Tri-State reacts to President Trump’s ‘Affordable Clean Energy’ rule
Replaces Obama’s Clean Power Plan
EVANSVILLE, Ind. (WFIE) - A plan to reduce pollution could impact the Tri-State.
On Wednesday, President Donald Trump and the Environmental Protection Agency announced a new “Affordable Clean Energy” (ACE) rule.
This plane will replace former President Barack Obama’s Clean Power Plan. The biggest differences between the two is ACE gives more authority to states and is less strict on reducing carbon emissions.
In support, Congressman Larry Bucshon says this new plan gives incentives for private investment in new, cleaner technologies. But others see this as a “dirty power plan”, designed just to preserve the profits of the coal industry.
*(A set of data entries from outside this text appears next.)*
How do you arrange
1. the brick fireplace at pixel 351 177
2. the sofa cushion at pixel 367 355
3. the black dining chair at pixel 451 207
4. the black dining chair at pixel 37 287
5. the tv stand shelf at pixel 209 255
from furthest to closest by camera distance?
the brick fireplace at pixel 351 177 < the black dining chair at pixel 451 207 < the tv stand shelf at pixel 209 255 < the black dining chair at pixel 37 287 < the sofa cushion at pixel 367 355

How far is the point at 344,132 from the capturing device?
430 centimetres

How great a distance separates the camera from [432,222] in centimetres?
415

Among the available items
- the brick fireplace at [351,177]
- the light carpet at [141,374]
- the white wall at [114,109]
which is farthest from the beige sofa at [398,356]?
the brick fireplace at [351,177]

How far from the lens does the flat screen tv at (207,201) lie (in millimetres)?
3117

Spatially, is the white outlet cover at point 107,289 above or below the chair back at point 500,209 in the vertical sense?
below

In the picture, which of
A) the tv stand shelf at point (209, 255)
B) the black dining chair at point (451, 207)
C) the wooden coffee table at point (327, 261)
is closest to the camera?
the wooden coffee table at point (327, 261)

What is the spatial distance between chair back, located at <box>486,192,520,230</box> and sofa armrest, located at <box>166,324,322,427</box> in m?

It is particularly important close to home, as studies name southern Indiana as one of the worst polluters in the country.
“Coal speaks loudly, unfortunately for them, coal is no longer economic,” says Valley Watch President John Blair.
Blair tells us he is not surprised President Trump kept his promise to replace the plan introduced in 2015 by President Obama.
“It’s like, okay we had all these improvements, but we can’t really enjoy them because they hadn’t even started taking affect yet in many cases, so it’s a huge mistake,” says Blair.
The Supreme Court paused the plan in 2016 after complaints it over-stepped the EPA’s jurisdiction. Senator Mitch McConnell says Obama’s plan came with higher power prices and fewer American jobs.
“Any rational observer would have concluded that this regulation was all pain for no gain," explains McConnell. "Just good American jobs being shipped over seas.”
The Kentucky leader says the Affordable Clean Energy rule is a win for the Commonwealth. Back in the Tri-State, energy powerhouse Vectren is reviewing ACE.
In a statement to 14 News, Vectren said it will “fully consider the cost for compliance and evaluate all resource options for generating reliable and reasonably-priced electricity for its customers for years to come.”
Environmentalists are feeling more concerned about how the decisions made on Wednesday will impact the planet in the days to come.
“If you take away all of those regulations, every one of those regulations that protects groundwater and that sort of thing from the disposal of waste, that protects, that takes out the air pollution, even if you take away all those things coal’s still going to be hard to compete with renewable energy,” says Blair.
An EPA analysis in 2018 estimated President Trump’s replacement rule would kill an extra 300 to 1,500 people each year by 2030, due to additional air pollution from the power grid. Now, this announcement comes just after Trump announced his 2020 Presidential Campaign on Tuesday.